The way they saw it, Hitler’s lack of seriousness made him a better option. To work with the Social Democrats would require meaningful compromises on serious public policy issues. Hitler was more interested in self-aggrandizement than policy — he could be the showman leader and stage his rallies; they would write the legislation.
This strategy worked, and when Hitler took power as chancellor the vast majority of cabinet posts were in the hands of establishment conservatives.
This really is broadly similar to the attitude Paul Ryan and Mitch McConnell and other leading Republican Party elected officials have taken toward Trump. They don’t particularly like him, they didn’t want him to be the nominee, and they certainly don’t respect his thinking on public policy. But they see his vacuousness as potentially advantageous: Unlike Hillary Clinton, he’ll sign their bills.
What the comparison gets wrong
The problem here is that just because Hitler was a clownish demagogue, it doesn’t follow that every clownish demagogue is the next Hitler.
When you think about it, the whole reason Hitler comparisons stand out is that Hitler is such an extreme historical outlier. Most clownish demagogues don’t become brutal tyrants. Most brutal tyrants don’t start massive world wars.
The most recent — as opposed to most famous — time a clownish demagogue used electoral politics to seize power in the face of a discredited political establishment and an ineffective and divided opposition was Silvio Berlusconi’s various stints as prime minister of Italy. And the Berlusconi-Trump comparison really seems much closer in a wide variety of ways, ranging from their media savvy and business backgrounds to the oddity of men with famously louche personal lives leading political coalitions grounded in church attendance and cultural traditionalism.

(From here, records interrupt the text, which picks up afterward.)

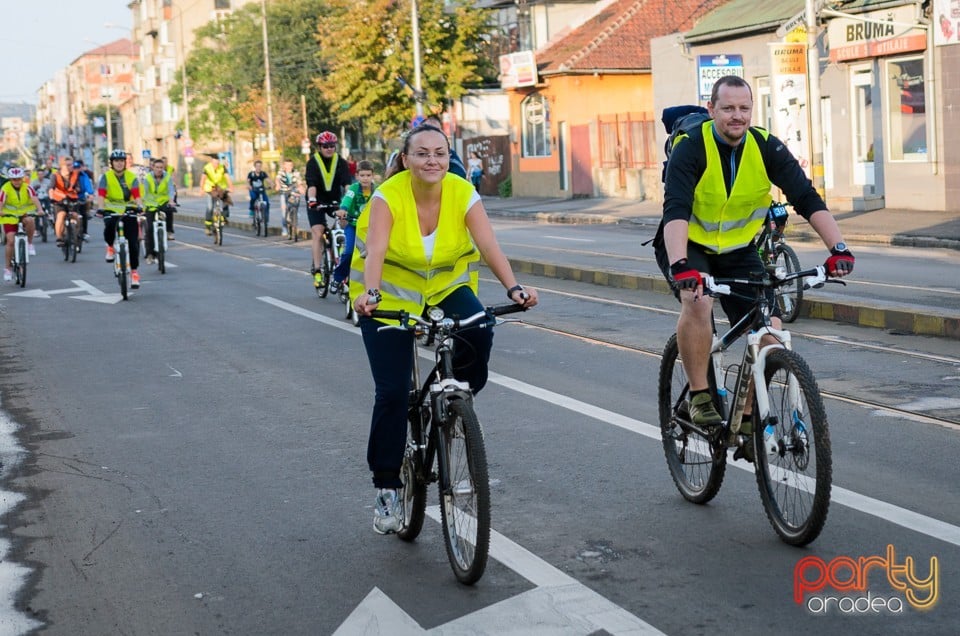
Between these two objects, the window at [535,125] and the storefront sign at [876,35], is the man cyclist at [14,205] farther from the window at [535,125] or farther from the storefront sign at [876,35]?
the window at [535,125]

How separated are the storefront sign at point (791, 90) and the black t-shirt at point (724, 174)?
22.2m

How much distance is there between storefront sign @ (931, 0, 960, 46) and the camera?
87.9 feet

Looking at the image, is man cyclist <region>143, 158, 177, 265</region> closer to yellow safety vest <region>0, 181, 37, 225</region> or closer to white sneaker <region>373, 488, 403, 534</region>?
yellow safety vest <region>0, 181, 37, 225</region>

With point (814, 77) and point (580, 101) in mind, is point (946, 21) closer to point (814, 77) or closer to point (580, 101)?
point (814, 77)

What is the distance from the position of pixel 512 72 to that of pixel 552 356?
38.4 metres

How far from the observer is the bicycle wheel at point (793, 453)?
5465 mm

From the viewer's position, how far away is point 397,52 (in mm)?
53781

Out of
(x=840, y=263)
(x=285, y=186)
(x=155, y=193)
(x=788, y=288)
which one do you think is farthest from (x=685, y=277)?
(x=285, y=186)

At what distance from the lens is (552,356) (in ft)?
37.9

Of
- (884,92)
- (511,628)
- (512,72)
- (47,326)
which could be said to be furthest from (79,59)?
(511,628)

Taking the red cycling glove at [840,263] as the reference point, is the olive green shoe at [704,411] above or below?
below

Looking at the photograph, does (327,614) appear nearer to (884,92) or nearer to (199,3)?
(884,92)

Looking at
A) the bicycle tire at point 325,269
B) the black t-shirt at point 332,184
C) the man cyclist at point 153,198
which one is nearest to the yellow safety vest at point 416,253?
the black t-shirt at point 332,184

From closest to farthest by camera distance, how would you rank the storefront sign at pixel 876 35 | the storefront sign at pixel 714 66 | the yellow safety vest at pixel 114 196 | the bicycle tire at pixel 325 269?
the bicycle tire at pixel 325 269 < the yellow safety vest at pixel 114 196 < the storefront sign at pixel 876 35 < the storefront sign at pixel 714 66
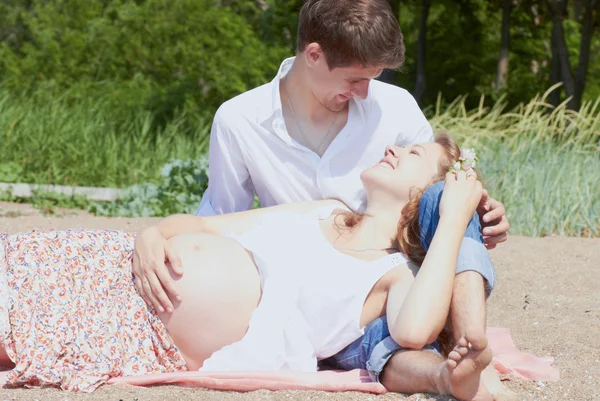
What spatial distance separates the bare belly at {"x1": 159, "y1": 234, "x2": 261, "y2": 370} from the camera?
3.16 metres

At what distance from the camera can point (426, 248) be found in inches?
127

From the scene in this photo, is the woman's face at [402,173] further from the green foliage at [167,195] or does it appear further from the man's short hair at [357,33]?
the green foliage at [167,195]

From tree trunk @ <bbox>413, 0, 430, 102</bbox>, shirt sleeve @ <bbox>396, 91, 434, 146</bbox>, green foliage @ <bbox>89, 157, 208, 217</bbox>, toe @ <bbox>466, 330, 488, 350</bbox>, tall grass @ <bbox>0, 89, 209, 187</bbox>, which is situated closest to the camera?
toe @ <bbox>466, 330, 488, 350</bbox>

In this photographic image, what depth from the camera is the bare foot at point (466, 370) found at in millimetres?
2657

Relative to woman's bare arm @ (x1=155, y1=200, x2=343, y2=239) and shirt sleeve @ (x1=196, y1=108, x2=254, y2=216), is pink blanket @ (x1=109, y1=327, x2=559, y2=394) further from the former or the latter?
shirt sleeve @ (x1=196, y1=108, x2=254, y2=216)

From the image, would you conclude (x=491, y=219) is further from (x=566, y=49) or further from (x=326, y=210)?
(x=566, y=49)

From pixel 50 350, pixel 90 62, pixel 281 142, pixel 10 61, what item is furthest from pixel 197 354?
pixel 10 61

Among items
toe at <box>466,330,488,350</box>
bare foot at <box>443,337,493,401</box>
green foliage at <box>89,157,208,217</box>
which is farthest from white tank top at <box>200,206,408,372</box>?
green foliage at <box>89,157,208,217</box>

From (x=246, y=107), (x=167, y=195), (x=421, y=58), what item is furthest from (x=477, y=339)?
(x=421, y=58)

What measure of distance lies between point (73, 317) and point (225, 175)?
3.90 feet

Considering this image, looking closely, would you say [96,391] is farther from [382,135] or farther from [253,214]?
[382,135]

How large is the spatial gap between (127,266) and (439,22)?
467 inches

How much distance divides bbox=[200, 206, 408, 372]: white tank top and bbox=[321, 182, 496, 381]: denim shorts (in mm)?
48

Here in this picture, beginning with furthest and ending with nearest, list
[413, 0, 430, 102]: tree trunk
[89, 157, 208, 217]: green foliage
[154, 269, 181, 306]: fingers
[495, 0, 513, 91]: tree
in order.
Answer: [495, 0, 513, 91]: tree < [413, 0, 430, 102]: tree trunk < [89, 157, 208, 217]: green foliage < [154, 269, 181, 306]: fingers
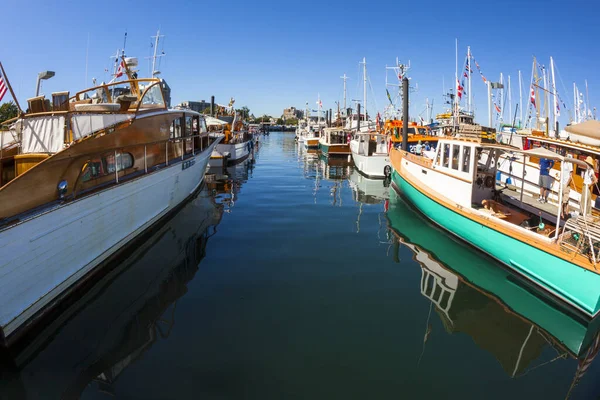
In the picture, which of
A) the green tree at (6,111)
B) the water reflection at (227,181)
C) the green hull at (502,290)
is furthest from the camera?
the green tree at (6,111)

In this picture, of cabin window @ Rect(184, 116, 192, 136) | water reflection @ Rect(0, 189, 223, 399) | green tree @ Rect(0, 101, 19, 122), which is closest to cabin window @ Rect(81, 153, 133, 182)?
water reflection @ Rect(0, 189, 223, 399)

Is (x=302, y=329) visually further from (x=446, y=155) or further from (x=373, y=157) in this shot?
(x=373, y=157)

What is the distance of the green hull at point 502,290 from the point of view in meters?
6.34

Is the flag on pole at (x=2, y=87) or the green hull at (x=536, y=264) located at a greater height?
the flag on pole at (x=2, y=87)

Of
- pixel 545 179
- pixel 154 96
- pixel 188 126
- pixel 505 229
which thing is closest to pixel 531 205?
pixel 545 179

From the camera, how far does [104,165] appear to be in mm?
8289

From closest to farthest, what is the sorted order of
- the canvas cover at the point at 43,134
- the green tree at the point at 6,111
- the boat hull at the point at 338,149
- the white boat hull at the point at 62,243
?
the white boat hull at the point at 62,243 → the canvas cover at the point at 43,134 → the boat hull at the point at 338,149 → the green tree at the point at 6,111

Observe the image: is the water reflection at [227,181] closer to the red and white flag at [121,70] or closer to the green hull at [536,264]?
the red and white flag at [121,70]

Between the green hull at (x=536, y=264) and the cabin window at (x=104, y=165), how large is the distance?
30.5 feet

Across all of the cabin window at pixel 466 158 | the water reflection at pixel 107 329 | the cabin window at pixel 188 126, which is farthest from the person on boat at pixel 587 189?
the cabin window at pixel 188 126

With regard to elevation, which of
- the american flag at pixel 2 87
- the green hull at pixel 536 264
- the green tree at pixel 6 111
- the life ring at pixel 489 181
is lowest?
the green hull at pixel 536 264

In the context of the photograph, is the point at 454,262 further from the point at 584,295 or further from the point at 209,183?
the point at 209,183

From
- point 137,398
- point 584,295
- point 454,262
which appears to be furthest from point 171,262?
point 584,295

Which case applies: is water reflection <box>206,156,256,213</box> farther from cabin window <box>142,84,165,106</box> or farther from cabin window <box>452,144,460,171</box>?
cabin window <box>452,144,460,171</box>
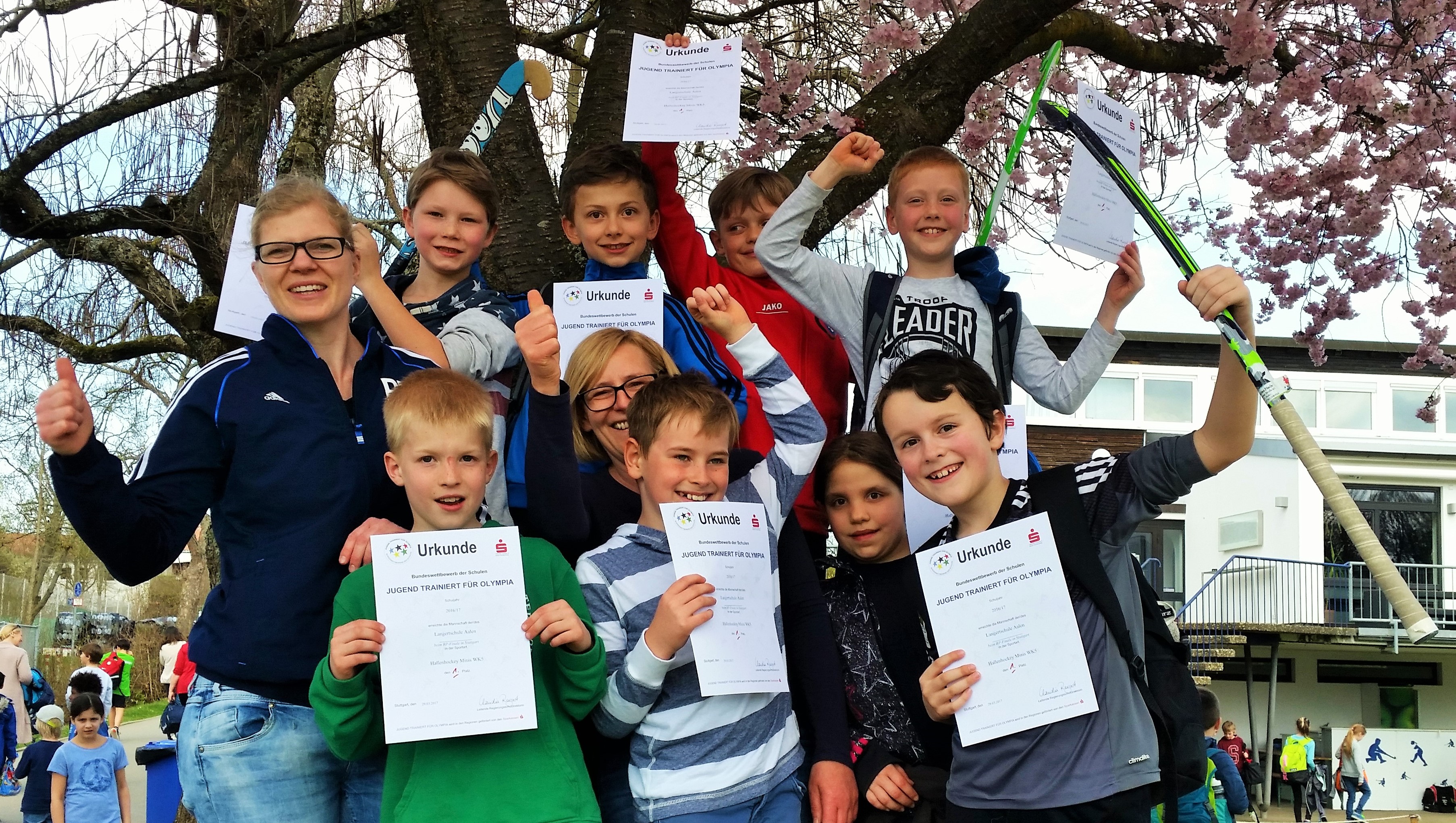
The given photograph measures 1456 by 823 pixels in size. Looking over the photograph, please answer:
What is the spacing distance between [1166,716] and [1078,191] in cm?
166

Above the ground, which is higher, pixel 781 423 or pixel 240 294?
pixel 240 294

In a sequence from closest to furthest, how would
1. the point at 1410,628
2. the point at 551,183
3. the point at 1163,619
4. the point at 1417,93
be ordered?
1. the point at 1410,628
2. the point at 1163,619
3. the point at 551,183
4. the point at 1417,93

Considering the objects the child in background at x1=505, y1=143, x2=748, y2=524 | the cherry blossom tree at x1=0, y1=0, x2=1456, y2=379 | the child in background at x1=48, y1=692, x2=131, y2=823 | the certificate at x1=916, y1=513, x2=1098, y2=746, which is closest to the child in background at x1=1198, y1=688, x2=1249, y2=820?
the cherry blossom tree at x1=0, y1=0, x2=1456, y2=379

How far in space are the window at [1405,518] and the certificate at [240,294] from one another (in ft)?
81.4

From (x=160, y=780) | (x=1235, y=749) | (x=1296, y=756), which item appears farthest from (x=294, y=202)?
(x=1296, y=756)

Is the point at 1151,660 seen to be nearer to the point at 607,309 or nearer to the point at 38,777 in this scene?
the point at 607,309

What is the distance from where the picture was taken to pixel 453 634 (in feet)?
7.45

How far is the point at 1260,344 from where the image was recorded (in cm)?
2686

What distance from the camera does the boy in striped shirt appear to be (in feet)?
8.07

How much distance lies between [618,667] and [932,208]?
1774 mm

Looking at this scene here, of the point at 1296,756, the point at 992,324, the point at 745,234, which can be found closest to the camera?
the point at 992,324

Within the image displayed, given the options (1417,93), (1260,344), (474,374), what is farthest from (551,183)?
(1260,344)

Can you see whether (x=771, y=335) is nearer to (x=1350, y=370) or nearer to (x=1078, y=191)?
(x=1078, y=191)

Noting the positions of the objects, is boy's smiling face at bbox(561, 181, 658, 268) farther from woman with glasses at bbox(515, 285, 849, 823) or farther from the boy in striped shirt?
the boy in striped shirt
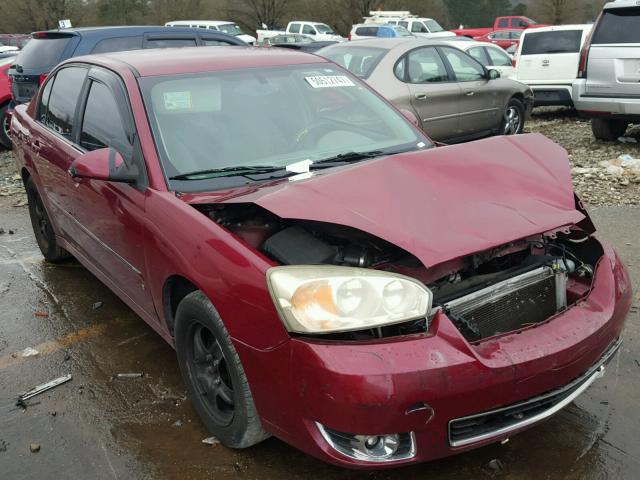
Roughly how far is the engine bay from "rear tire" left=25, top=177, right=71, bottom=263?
8.87ft

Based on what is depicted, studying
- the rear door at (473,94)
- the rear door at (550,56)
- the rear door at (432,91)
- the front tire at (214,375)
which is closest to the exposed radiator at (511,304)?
the front tire at (214,375)

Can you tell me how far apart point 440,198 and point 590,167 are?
5.64m

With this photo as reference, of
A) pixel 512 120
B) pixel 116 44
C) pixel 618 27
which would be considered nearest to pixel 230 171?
pixel 116 44

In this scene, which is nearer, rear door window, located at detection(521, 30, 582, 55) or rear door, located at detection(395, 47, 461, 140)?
rear door, located at detection(395, 47, 461, 140)

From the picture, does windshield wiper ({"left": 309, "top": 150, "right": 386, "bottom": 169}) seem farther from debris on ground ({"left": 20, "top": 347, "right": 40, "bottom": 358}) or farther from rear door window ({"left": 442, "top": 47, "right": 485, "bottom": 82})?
rear door window ({"left": 442, "top": 47, "right": 485, "bottom": 82})

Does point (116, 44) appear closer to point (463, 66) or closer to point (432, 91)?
point (432, 91)

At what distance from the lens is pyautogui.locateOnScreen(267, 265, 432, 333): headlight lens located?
85.5 inches

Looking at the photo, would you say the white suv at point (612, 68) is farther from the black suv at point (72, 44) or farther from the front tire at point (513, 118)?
the black suv at point (72, 44)

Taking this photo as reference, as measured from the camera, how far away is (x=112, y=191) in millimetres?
3299

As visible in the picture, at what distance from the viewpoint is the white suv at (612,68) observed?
7.99 m

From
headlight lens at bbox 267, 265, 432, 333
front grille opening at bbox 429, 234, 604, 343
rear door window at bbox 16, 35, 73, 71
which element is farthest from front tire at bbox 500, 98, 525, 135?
headlight lens at bbox 267, 265, 432, 333

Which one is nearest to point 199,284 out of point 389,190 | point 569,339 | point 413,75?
point 389,190

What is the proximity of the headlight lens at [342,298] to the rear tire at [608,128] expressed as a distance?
7.58 meters

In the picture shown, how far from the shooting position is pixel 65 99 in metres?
4.29
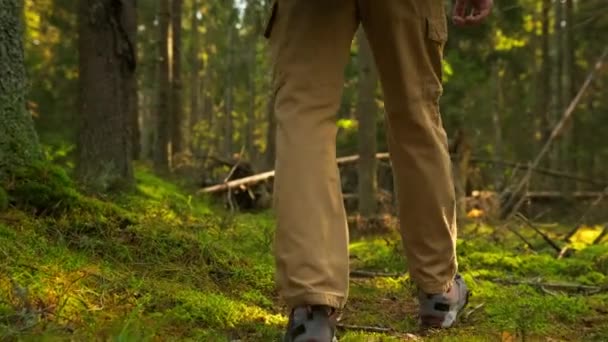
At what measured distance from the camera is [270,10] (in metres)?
2.26

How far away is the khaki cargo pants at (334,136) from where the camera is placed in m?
2.05

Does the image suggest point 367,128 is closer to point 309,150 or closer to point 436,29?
point 436,29

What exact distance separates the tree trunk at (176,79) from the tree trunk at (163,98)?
16.3 inches

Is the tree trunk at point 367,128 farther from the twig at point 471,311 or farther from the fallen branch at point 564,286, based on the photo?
the twig at point 471,311

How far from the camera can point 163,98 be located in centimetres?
1046

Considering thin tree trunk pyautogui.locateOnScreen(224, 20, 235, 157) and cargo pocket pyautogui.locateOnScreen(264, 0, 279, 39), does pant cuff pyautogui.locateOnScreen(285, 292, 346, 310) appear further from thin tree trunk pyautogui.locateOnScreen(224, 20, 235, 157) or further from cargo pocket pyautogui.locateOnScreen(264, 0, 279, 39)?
thin tree trunk pyautogui.locateOnScreen(224, 20, 235, 157)

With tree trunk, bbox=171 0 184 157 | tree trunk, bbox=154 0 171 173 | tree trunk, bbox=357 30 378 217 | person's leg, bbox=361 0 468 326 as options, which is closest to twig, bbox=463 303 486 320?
person's leg, bbox=361 0 468 326

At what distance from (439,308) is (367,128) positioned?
15.4 ft

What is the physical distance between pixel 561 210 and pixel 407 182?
9.84 metres

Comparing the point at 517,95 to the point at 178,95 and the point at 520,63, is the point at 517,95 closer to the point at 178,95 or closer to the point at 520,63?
the point at 520,63

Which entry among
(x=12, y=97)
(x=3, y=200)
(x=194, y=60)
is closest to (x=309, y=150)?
(x=3, y=200)

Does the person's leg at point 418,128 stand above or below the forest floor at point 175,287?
above

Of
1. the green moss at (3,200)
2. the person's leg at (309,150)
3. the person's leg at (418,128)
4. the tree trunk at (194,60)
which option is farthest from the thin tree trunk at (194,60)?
the person's leg at (309,150)

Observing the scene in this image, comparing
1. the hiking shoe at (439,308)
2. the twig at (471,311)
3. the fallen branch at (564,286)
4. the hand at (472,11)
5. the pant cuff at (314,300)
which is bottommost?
the fallen branch at (564,286)
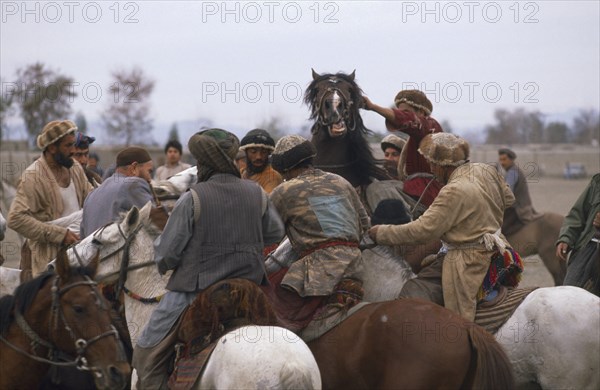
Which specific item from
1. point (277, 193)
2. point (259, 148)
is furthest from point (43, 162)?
point (277, 193)

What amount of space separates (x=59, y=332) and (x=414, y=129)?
352cm

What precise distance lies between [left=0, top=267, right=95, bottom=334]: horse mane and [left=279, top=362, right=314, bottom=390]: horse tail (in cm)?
139

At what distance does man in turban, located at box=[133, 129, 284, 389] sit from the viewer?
19.8 feet

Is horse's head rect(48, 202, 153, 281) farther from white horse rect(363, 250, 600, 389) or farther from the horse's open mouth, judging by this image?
white horse rect(363, 250, 600, 389)

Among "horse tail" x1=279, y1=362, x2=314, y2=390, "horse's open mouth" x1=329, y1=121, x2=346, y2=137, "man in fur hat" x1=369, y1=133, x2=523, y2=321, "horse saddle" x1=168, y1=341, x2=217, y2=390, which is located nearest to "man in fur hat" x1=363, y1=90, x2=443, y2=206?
"horse's open mouth" x1=329, y1=121, x2=346, y2=137

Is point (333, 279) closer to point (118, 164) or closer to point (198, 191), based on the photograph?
point (198, 191)

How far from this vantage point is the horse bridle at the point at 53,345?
5.54 m

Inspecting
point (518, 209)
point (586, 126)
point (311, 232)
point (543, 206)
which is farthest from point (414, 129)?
point (586, 126)

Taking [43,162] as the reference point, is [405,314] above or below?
below

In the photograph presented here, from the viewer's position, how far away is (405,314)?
19.8 feet

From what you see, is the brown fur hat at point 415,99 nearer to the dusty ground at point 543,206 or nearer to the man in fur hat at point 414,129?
the man in fur hat at point 414,129

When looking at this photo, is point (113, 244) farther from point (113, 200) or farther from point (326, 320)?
point (326, 320)

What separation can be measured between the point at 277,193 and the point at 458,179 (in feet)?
4.35

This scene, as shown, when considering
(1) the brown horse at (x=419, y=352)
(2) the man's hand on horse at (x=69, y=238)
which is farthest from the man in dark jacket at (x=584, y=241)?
(2) the man's hand on horse at (x=69, y=238)
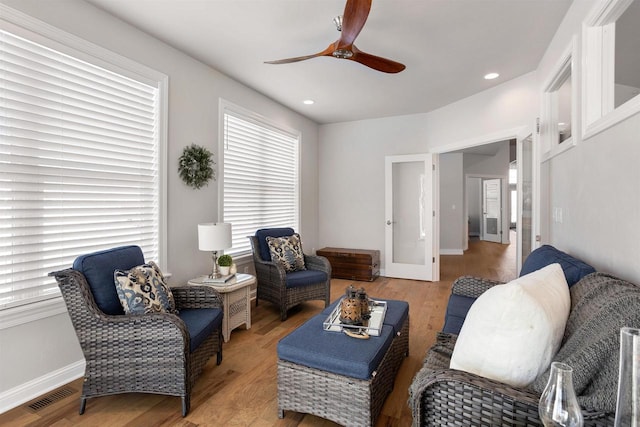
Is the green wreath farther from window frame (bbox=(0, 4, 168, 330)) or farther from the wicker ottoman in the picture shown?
the wicker ottoman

And I think it’s fair to say that Berlusconi was a really bad prime minister. He was corrupt, he damaged the integrity of Italian political institutions, his close relationship with Vladimir Putin undermined the Western alliance, he created a deeply hostile atmosphere for immigrants and people of color in Italy, and Italy’s economic performance was dismal.
It’s a bad enough outcome and a very sensible comparison. But if you say, “I’m worried Trump will be the next Silvio Berlusconi,” that doesn’t mean anything to most people. So the temptation to reach for Hitler comparisons is out there, even though there’s no particular reason to believe in them.